In another thread, something was said that sparked my interest:
On 12/1/2011 7:17 PM, Ted Dunning wrote:
Of course, resharding is almost never necessary if you use micro-shards.
Micro-shards are shards small enough that you can fit 20 or more on a
node. If you have that many on each node, then adding a new node consists
of moving some shards to the new machine rather than moving lots of little
documents.
Much faster. As in thousands of times faster.
My questions are interspersed with information about my index.
Currently I split my data into shards in two ways. The most recent data
(between 3.5 to 7 days, trying to keep it below 500,000 records) goes
into one shard. The rest of the data is split using the formula
crc32(did) % numShards. The value of numShards is currently six. Each
of those large shards has nearly 11 million documents in 20GB of disk space.
I am already using the concept of micro-sharding, but certainly not on a
grand scale. One copy of the index is served by two hosts with 8 CPU
cores, so each host has three of the large shards. Doing some least
common multiple calculations, I have determined that 420 shards would
allow me to use the shard-moving method to add one host at a time until
I am up to 7 hosts. To reach 8, I would need 840 shards, and to make it
to 9 or 10, I would need 2520 shards. A mere 60 shards would let me go
up to 5 or 6 hosts.
I am curious as to the amount of overhead that large numbers of shards
would introduce. I already know from experience that when an index is
optimized from 20-30 largish segments (initial full index) to one, it
shrinks a little bit. I assume that there would be similar overhead
involved in having a lot of shards. Does anyone have any way to know
how much overhead that would be?
Our search results grids are currently 70 items. If someone were to go
through the results to page 21, they would be asking for a start value
of 1400. With 420 shards, the distributed search would have to deal
with 588000 items. That's a lot of results to deal with. The overhead
is much smaller with 60 shards, but I've seen searches that indicate
some dedicated individuals will delve a lot deeper than 20 pages. How
much extra memory does it take when a distributed search has to deal
with a million or more results? I've got an 8GB heap for Solr, which
has been more than enough for everything but a distributed
termsComponent request on my largest field. I don't attempt those any
more, it always requires a Solr restart before normal queries will resume.
I already have a way to deal with resharding, because I can rebuild one
copy of my index with an independent new configuration while the other
stays completely online. It takes a few hours, of course. There's
overhead with micro-sharding. The index would get larger, and the
inherent problems with deep paging in distributed search will be
amplified by a large increase in shard count. Are the potential
benefits worth incurring that overhead?
Thanks,
Shawn

ENTRIES SUPPLIED =>
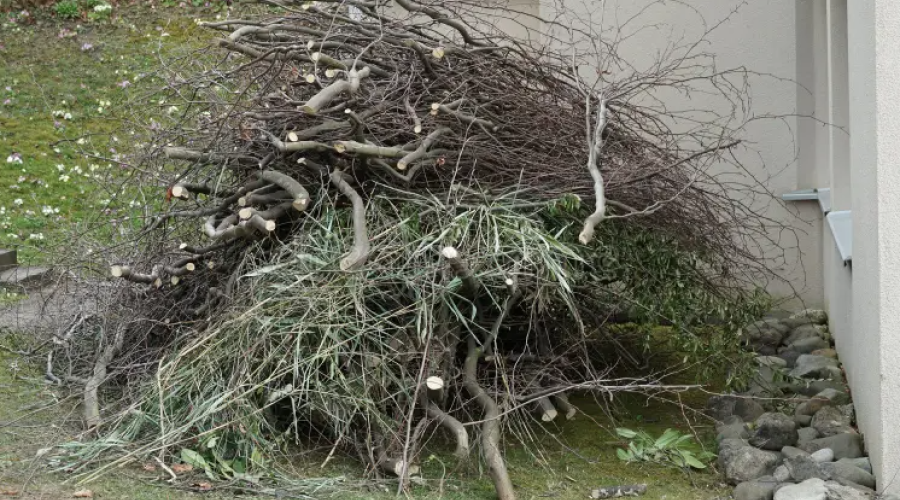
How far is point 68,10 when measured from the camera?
1562cm

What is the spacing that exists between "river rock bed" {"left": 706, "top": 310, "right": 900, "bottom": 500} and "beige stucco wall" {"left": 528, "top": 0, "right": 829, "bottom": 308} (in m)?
0.97

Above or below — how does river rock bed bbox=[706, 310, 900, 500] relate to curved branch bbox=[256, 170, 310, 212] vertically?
below

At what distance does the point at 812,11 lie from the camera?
8781 mm

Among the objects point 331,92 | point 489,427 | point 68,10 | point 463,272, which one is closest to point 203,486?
point 489,427

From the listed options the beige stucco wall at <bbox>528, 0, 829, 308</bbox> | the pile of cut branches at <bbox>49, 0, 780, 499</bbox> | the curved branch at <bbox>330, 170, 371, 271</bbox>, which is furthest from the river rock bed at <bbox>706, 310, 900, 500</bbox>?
the curved branch at <bbox>330, 170, 371, 271</bbox>

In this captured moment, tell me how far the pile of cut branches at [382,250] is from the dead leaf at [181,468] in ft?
0.35

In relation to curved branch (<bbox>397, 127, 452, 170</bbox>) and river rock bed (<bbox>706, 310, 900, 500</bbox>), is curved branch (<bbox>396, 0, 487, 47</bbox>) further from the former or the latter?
river rock bed (<bbox>706, 310, 900, 500</bbox>)

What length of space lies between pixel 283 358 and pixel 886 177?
2916mm

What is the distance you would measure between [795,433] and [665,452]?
0.77 metres

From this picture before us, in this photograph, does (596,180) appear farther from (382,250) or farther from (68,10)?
(68,10)

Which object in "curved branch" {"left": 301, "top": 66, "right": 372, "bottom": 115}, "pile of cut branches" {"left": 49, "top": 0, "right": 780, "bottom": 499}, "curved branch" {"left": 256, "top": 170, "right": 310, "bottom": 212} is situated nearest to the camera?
"pile of cut branches" {"left": 49, "top": 0, "right": 780, "bottom": 499}

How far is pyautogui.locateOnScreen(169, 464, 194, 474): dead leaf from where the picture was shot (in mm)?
4980

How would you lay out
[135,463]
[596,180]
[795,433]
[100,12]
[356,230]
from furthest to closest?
[100,12], [795,433], [596,180], [356,230], [135,463]

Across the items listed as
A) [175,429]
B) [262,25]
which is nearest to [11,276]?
[262,25]
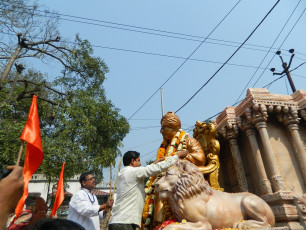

DIRECTIONS =>
[A] Repeat the part of the micro-sharding post starting with "Micro-shards are shards" and going on through "about my index.".
[B] According to the micro-sharding post, how large is the heap the author has for Solr?
[C] Check each statement against the micro-sharding post. For each, answer yes or no and quote the words that decide it.
(i) Each of the large shards holds nearly 11 million documents in 20GB of disk space.
(ii) Reaching 8 hosts with the shard-moving method would require 420 shards.
(iii) The search results grids currently show 70 items.
The data above comes from a different source than the micro-sharding post.

ANSWERS BY TASK =>
[A]
Micro-shards are shards small enough that you can fit 20 or more on a
node. If you have that many on each node, then adding a new node consists
of moving some shards to the new machine rather than moving lots of little
documents.
Much faster. As in thousands of times faster.
My questions are interspersed with information about my index.

[B] 8GB

[C]
(i) Yes: "Each of those large shards has nearly 11 million documents in 20GB of disk space."
(ii) No: "To reach 8, I would need 840 shards"
(iii) Yes: "Our search results grids are currently 70 items."